**Directions for this task**
Arrange all the entries below as a Markdown table with the columns Row and Line. Give each non-blank line its own numbered row and leave out blank lines.

──────────────────────────────

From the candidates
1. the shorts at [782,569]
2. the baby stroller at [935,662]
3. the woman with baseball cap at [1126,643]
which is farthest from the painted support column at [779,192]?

──────────────────────────────

**Worked answer**
| Row | Line |
|---|---|
| 1 | From the candidates |
| 2 | 1. the shorts at [782,569] |
| 3 | 2. the baby stroller at [935,662] |
| 4 | 3. the woman with baseball cap at [1126,643] |
| 5 | which is farthest from the painted support column at [779,192]? |